4 Signs You’re Still Not Over Your Ex
Ending a relationship with someone you thought you would spend your life with can be very painful. Not surprisingly, it can be incredibly hard to let go. Some days are easier than others, and you’ll no doubt run into some bumps along the road to recovery. However, you may find yourself getting overwhelmed by memories of your ex, and it can be hard to pull yourself back to reality and remind yourself that it’s over.
In How to Get Over a Breakup: How to Get Over Your Ex Today, Richard Moore said,
You can’t make smart decisions, you can’t control your emotions, and it hurts. There is nothing worse than a fresh breakup; it’s as if someone is sticking his arm into your chest and squeezing your heart. You fear sleeping alone at night. You resent happy people. You see them walking down the road holding hands and you look away. You start to look at the calendar and count the days until Christmas. You know exactly what you’re going to do: sleep through New Year’s.
If this sounds like you, there’s a possibility you may not be over your ex. However, if you want to move on with your life and develop meaningful romantic relationships, it will be important for you to work on resolving this setback and gaining some closure. Here are some signs you may still bestuck in the past.
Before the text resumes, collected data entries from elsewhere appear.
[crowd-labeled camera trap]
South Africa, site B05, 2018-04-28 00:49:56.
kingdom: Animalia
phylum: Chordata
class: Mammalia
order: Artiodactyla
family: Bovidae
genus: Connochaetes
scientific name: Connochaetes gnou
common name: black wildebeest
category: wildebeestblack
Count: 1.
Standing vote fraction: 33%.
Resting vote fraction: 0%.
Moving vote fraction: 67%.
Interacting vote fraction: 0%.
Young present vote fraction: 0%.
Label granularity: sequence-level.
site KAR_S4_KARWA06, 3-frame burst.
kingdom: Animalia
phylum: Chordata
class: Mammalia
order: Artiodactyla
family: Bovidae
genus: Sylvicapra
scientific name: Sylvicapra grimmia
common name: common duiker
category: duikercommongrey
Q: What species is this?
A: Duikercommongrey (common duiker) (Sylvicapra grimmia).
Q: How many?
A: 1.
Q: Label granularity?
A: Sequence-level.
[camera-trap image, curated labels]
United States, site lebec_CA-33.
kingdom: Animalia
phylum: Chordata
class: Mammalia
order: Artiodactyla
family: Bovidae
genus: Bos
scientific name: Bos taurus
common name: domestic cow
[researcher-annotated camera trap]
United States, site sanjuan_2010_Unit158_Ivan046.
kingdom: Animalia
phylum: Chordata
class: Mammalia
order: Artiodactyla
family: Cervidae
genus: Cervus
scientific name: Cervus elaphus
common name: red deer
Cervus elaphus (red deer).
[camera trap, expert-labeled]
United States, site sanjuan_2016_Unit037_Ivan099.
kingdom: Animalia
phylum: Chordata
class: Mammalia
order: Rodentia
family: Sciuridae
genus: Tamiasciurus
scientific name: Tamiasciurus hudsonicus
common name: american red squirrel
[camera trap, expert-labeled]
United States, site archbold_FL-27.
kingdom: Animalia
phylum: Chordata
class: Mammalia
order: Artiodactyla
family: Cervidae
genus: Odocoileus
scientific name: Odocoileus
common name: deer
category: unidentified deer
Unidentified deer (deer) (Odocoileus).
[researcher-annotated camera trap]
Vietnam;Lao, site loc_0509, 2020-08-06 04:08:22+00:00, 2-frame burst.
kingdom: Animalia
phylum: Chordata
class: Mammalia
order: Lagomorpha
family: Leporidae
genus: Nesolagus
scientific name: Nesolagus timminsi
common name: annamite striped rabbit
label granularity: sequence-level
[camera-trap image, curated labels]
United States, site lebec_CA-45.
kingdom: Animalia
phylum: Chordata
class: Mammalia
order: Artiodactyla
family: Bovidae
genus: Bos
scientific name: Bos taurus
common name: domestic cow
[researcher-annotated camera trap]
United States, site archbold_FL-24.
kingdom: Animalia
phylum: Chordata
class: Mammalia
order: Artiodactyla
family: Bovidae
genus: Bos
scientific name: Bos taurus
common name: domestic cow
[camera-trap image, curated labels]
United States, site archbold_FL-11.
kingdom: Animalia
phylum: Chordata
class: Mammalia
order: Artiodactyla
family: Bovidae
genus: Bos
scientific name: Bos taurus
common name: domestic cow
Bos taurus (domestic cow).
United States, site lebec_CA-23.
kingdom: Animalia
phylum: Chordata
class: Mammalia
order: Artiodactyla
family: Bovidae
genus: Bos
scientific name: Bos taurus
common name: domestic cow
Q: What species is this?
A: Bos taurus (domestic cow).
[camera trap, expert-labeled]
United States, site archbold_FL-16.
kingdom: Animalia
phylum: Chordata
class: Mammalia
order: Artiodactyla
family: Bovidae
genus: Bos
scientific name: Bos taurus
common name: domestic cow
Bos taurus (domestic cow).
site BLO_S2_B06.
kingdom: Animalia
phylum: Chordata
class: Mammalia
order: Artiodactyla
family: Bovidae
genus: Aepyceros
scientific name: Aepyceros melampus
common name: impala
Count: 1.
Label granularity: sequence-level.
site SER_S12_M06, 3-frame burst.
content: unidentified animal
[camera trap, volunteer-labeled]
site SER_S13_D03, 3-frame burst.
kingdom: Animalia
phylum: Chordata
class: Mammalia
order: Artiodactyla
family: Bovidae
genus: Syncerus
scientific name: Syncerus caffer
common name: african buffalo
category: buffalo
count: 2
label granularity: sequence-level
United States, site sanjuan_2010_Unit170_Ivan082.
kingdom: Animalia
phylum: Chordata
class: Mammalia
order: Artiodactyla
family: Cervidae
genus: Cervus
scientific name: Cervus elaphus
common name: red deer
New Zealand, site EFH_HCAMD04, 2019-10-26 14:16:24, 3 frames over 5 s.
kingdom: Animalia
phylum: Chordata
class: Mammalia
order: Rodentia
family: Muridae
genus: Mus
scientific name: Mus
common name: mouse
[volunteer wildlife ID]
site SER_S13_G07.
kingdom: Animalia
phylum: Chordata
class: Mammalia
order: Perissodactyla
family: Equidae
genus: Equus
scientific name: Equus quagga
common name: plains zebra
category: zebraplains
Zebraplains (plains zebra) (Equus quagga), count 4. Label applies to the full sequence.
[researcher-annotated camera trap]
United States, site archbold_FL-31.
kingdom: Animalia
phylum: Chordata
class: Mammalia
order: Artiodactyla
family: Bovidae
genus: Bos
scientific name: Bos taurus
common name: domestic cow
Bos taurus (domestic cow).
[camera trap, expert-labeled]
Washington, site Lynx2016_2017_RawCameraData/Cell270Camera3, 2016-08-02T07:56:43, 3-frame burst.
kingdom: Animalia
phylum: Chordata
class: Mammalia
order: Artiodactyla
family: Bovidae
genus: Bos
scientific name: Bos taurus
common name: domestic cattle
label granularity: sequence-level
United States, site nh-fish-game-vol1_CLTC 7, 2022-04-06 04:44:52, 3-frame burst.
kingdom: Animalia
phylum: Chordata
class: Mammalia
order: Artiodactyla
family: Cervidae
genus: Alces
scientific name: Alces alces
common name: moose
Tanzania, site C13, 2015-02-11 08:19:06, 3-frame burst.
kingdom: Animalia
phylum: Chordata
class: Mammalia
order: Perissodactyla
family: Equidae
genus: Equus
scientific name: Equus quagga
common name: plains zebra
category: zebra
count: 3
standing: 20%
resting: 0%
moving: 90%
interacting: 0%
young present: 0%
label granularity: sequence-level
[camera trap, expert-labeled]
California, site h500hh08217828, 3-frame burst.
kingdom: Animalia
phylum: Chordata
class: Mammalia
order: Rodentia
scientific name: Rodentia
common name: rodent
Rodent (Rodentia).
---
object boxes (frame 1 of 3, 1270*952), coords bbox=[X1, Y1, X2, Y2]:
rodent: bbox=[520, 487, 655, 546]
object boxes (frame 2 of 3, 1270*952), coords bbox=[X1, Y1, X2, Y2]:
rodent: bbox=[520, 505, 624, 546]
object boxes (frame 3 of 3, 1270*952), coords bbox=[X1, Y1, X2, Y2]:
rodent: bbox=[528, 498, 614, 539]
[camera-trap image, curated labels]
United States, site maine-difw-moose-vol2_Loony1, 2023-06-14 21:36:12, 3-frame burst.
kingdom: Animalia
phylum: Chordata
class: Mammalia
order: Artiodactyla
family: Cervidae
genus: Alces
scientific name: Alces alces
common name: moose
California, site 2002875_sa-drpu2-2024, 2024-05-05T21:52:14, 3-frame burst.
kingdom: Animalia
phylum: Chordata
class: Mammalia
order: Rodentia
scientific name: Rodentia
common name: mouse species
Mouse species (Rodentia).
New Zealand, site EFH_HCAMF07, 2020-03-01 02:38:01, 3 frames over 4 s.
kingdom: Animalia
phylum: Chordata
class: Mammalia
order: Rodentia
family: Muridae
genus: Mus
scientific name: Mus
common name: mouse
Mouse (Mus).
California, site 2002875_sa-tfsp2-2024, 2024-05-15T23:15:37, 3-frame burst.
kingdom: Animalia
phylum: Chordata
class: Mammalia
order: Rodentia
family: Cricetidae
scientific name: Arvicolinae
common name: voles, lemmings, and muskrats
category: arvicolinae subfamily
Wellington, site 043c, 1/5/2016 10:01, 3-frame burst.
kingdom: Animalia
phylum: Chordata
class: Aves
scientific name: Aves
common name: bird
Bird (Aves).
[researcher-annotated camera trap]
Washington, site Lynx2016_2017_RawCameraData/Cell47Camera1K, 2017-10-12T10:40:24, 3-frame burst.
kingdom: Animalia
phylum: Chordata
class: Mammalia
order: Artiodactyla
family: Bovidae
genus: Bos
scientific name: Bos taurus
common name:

1. Almost everything reminds you of your ex
If you’re constantly triggered by reminders of your partner, this is an indication you haven’t moved on. Every little reminder should not reduce you to tears and fill you with longing. One way to remedy this dilemma is to do a little house cleaning.
I always recommend cleaning up your house and getting rid of everything that reminds you of your ex. Nothing should remind you about the past at home. And remember what is most important: do not torture yourself with unnecessary memories! There is this curious affinity to suffering. Something forces us to rethink, to evaluate, and to relive the moments of the break-up again and again, as if we will gain something very important from it. In fact, the exact opposite is the case: we suffer and move deeper and deeper into the vicious circle of negative emotions.
2. You’re constantly checking his or her social media pages
A little curiosity about what your ex is up to is normal, but checking the person’s every move on social media is unhealthy. This behavior will only serve to slow down the healing process and feed your urge to obsess about the relationship. Take a break from all social media if you have to. Turn off all message alerts, and if you’re still tempted to check your news feeds, keep yourself busy with a good book or just spend time with a group of supportive friends. Better yet, remove your ex from your social media network. A study that appeared in the journal Cyberpsychology, Behavior, and Social Networking further proves that cyber stalking (particularly on Facebook) can be a stumbling block.
Facebook surveillance was associated with greater current distress over the breakup, more negative feelings, sexual desire, and longing for the ex-partner, and lower personal growth. Participants who remained Facebook friends with the ex-partner, relative to those who did not remain Facebook friends, reported less negative feelings, sexual desire, and longing for the former partner, but lower personal growth … Overall, these findings suggest that exposure to an ex-partner through Facebook may obstruct the process of healing and moving on from a past relationship.
3. You’re hoping to get back together
If it’s been months or years, and you’re still hoping for a reunion, it’s time to accept that it most likely won’t happen. Holding on to false hope may keep you from meeting someone who may be a better fit for you. So stop hoping, wishing, and praying, and just come to terms with your new reality. Take some time to be alone and rebuild your self-esteem.
“You can’t depend on somebody to ‘complete you.’ Jerry Maguire was full of [it] in that sense. You have to complete yourself, through building self-love, confidence, and developing your own unique awesomeness,” said Matt Shumate in From Broken Up to Bro 2.0: The Definitive Guide to Getting Over Your Ex and Leading a Life of Epic Awesomeness.
4. You’re reluctant to start dating again
If you’re not ready to jump back into the dating pool because you’re still hoping to get back with your ex, you’re definitely not over the relationship. Get back out there and meet new people. You can start out slowly by just meeting for coffee or lunch.
“Now it is time to move on. That doesn’t necessarily mean forgetting that person. It just means moving on to what’s next, and it seems best to choose to do so in a powerful way … Your life is now about you. For whatever reason you are not together anymore. This is now your life to live. It’s no longer about the other person and it’s not about what your family or friends think. It’s about you living happy, healed, and fulfilled,” said Bryant M. Jones in Getting Over Your Ex: 7 Steps to Heartbreak Recovery from Divorce and Break-Ups.